• _Job A_: According to the stock option plan excerpt below, how many shares of common stock remained available for future grants as of March 31, 2011?
• _Job B_: Retype everything in the stock option plan excerpt below from "Employee Benefit Plans" down to "our Compensation Committee.", word for word.

• _Document excerpt_:
Compensation Policies and Practices as They Relate to Risk Management
We have reviewed our compensation policies and practices for all employees and concluded that any risks arising from our policies and practices are not reasonably likely to have a material adverse effect on us.
Employee Benefit Plans
1996 Stock Option Plan
We have reserved 11,705,000 shares of common stock for issuance under the 1996 Stock Option Plan. As of March 31, 2011, options to purchase 2,649,419 shares of common stock were outstanding at a weighted average exercise price of $5.75 per share, 8,497,733 shares had been issued upon the exercise of outstanding options and 557,849 shares remain available for future grants. The 1996 Stock Option Plan provides for the grant of nonqualified stock options and other types of awards to our directors, officers, employees and consultants, and is administered by our Compensation Committee.
The Compensation Committee determines the terms of options granted under the 1996 Stock Option Plan, including the number of shares subject to the grant, exercise price, term and exercisability, and has the authority to interpret the plan and the terms of the awards thereunder. The exercise price of stock options granted under the plan must be no less than the par value of our common stock, and payment of the exercise price may be made by cash or other consideration as determined by the Compensation Committee. Options granted under the plan may not have a term exceeding ten years, and generally vest over a four-year period. At any time after the grant of an option, the Compensation Committee may, in its sole discretion, accelerate the period during which the option vests.
Generally, no option may be transferred by its holder other than by will or the laws of descent and distribution or pursuant to a qualified domestic relations order as defined by the Internal Revenue Code or Title I of the Employment Retirement Income Security Act of 1974, as amended, or the rules thereunder. If an employee leaves our company or is terminated, then any options held by such employee generally may be terminated, and any unexercised portion of the employee’s options, whether or not vested, may be forfeited.
The number of shares of common stock authorized for issuance under the 1996 Stock Option Plan will be adjusted in the event of any dividend or other distribution, recapitalization, reclassification, stock split, reverse stock split, reorganization, merger, consolidation, split-up, spin-off, combination, repurchase, liquidation, dissolution, or sale, transfer, exchange or other disposition or all or substantially all of the assets of our company, or exchange of common stock or other securities of our company, issuance of warrants or other rights to purchase common stock of our company, or other similar corporate transaction or event. In the event of the occurrence of any of these transactions or events, our Compensation Committee may adjust the number and kind of authorized shares of common stock under the plan, the number and kind of shares of common stock subject to outstanding options and the exercise price with respect to any option. Additionally, if any of these transactions or events occurs or any change in applicable laws, regulations or accounting principles is enacted, the Compensation Committee may purchase options from holders thereof or prohibit holders from exercising options. The Compensation Committee may also provide that, upon the occurrence of any of these events, options will be assumed by the successor or survivor corporation or be substituted by similar options, rights or awards covering the stock of the successor or survivor corporation.

• _Data shown_:
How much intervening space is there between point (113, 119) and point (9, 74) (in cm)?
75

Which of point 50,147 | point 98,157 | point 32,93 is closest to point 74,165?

• _Written solution A_: 557,849 shares

• _Written solution B_:
Employee Benefit Plans
1996 Stock Option Plan
We have reserved 11,705,000 shares of common stock for issuance under the 1996 Stock Option Plan. As of March 31, 2011, options to purchase 2,649,419 shares of common stock were outstanding at a weighted average exercise price of $5.75 per share, 8,497,733 shares had been issued upon the exercise of outstanding options and 557,849 shares remain available for future grants. The 1996 Stock Option Plan provides for the grant of nonqualified stock options and other types of awards to our directors, officers, employees and consultants, and is administered by our Compensation Committee.